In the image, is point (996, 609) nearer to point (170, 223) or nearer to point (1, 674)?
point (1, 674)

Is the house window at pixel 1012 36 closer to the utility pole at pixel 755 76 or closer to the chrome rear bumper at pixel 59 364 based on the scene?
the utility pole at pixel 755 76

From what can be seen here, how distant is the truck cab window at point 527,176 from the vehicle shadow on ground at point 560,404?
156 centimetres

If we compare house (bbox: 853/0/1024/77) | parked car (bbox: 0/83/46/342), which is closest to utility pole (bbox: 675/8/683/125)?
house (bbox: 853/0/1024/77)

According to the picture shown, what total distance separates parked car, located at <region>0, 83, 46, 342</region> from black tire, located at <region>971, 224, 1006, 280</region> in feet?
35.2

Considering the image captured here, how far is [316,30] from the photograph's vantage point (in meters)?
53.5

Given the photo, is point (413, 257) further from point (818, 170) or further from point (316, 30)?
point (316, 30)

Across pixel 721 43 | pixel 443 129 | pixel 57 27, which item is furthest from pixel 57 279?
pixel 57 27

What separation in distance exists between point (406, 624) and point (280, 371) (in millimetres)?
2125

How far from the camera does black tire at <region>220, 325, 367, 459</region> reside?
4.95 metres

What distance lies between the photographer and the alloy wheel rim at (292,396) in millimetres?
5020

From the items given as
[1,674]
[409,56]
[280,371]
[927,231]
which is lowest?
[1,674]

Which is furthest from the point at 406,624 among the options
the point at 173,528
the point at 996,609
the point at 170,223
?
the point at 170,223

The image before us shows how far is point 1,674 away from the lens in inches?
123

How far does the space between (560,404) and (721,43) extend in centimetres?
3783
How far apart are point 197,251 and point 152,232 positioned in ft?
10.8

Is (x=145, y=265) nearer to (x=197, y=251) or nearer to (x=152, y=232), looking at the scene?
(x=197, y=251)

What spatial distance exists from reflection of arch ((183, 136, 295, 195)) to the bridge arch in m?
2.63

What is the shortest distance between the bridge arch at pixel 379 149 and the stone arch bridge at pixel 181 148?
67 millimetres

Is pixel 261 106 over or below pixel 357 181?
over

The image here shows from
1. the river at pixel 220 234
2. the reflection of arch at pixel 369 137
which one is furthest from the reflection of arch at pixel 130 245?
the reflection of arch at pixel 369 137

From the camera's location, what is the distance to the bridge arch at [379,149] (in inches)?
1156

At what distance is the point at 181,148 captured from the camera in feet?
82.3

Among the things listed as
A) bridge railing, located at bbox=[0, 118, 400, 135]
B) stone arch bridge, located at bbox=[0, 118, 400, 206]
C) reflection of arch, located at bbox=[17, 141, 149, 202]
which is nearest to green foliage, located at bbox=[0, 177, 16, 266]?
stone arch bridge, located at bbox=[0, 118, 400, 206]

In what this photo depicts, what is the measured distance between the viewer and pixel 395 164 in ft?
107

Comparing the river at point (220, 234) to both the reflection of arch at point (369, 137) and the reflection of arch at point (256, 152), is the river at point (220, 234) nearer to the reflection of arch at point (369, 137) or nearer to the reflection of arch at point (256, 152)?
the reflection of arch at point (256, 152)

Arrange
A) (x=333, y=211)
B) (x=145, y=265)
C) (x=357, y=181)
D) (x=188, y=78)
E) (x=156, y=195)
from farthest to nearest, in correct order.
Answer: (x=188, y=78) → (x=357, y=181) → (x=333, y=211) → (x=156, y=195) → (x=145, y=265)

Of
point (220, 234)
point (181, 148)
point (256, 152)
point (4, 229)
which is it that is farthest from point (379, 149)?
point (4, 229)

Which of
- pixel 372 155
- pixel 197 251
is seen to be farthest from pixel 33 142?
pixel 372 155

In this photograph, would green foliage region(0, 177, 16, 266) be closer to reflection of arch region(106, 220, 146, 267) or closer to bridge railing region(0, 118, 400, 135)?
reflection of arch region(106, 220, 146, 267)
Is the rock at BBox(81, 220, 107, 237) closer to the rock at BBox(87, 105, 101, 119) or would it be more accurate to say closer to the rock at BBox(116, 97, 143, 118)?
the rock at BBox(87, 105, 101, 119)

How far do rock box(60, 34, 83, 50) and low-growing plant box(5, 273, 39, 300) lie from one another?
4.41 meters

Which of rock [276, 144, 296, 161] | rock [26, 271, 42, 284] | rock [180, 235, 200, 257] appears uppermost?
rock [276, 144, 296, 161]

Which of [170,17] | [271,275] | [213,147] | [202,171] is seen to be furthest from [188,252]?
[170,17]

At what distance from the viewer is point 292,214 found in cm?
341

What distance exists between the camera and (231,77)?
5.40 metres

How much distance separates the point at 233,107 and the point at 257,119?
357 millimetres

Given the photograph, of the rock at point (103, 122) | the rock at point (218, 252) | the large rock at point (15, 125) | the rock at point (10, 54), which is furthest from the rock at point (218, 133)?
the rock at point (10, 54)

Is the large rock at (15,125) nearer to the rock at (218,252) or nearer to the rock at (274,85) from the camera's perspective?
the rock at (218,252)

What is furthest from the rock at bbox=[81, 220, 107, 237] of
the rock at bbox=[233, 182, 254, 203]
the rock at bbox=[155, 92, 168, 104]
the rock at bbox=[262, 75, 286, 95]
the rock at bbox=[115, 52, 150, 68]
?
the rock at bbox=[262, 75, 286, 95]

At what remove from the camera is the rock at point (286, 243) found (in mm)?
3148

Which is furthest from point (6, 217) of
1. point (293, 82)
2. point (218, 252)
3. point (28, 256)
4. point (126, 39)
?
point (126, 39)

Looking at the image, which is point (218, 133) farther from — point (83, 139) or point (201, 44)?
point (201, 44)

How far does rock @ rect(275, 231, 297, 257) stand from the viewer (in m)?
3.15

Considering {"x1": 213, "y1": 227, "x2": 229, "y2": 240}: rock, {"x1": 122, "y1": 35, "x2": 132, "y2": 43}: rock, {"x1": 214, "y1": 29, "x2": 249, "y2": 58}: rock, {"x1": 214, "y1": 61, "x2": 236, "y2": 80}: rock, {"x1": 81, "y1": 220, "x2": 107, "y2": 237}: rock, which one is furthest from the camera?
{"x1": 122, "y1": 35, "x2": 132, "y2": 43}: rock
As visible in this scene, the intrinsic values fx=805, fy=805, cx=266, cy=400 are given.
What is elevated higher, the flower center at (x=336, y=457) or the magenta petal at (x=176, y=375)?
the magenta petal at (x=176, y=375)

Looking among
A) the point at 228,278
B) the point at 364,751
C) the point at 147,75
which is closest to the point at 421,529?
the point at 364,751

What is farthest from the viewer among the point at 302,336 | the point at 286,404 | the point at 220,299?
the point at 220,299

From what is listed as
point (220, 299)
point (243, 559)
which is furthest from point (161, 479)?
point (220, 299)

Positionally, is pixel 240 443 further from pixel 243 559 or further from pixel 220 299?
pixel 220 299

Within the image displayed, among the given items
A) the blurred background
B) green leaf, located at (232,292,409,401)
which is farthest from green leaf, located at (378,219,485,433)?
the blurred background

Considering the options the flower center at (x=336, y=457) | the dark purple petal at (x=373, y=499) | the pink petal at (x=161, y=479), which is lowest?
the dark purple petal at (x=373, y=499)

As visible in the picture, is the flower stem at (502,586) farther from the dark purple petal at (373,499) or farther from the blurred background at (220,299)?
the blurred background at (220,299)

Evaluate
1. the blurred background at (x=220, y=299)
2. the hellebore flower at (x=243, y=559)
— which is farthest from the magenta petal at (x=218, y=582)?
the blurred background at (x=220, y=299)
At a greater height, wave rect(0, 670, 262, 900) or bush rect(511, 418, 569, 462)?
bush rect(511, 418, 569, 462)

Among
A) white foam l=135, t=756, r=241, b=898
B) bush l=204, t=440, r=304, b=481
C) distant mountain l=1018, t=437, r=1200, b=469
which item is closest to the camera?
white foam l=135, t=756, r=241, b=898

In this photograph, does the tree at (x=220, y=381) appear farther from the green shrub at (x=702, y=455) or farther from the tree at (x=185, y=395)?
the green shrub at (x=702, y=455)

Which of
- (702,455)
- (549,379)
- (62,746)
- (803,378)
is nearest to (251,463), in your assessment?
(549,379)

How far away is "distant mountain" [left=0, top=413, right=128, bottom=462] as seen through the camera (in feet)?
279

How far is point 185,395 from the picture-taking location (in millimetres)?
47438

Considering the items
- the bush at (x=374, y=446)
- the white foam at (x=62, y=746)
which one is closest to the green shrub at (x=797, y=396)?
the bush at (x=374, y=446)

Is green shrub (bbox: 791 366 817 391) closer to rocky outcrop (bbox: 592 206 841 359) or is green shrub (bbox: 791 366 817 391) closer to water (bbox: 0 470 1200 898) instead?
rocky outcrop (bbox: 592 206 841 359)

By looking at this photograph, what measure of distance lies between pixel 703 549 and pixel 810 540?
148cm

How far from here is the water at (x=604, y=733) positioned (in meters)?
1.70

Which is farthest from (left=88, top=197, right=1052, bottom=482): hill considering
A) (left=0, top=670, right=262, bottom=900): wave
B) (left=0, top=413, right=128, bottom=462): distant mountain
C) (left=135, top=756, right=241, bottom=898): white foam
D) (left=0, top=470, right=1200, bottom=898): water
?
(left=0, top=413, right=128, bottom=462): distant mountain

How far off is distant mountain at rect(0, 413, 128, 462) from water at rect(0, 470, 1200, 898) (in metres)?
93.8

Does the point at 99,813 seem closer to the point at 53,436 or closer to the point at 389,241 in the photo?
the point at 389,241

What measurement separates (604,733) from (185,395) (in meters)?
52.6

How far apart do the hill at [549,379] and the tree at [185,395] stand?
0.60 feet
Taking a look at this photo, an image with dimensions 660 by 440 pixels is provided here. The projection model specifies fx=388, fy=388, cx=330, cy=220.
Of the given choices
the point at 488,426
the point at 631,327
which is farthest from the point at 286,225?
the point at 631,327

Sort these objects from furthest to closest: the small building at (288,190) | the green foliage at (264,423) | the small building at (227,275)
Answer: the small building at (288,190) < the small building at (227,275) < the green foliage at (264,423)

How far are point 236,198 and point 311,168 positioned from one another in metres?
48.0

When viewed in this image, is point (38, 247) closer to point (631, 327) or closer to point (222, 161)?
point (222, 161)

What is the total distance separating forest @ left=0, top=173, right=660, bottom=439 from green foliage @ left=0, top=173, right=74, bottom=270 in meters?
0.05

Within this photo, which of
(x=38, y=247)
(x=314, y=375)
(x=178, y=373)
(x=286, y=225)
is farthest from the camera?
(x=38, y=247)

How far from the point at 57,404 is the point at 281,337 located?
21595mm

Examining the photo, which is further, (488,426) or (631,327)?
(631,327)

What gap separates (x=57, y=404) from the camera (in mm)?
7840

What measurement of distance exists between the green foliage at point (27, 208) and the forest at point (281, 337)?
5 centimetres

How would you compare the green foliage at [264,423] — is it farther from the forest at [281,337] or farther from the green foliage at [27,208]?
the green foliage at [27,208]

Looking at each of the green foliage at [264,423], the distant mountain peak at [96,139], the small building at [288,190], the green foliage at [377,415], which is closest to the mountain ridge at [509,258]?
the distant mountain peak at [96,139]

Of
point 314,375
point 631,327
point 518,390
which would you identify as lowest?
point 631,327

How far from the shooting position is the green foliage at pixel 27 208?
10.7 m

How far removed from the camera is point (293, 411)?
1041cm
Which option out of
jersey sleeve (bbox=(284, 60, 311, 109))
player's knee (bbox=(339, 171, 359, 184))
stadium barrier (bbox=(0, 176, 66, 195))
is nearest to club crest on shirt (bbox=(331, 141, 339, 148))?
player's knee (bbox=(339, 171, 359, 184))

● ● ● ●

● **The exercise**:
Repeat the items from the line containing "Across pixel 721" through the line containing "4.95 metres", keeping every line identical.

● **Worked answer**:
Across pixel 721 43 | pixel 443 129 | pixel 57 27, which item is furthest from pixel 57 279?
pixel 57 27

What separation in distance exists between point (406, 624) and point (280, 371) (in millimetres)?
2125

How far from the camera does black tire at <region>220, 325, 367, 459</region> reside?
4.95 metres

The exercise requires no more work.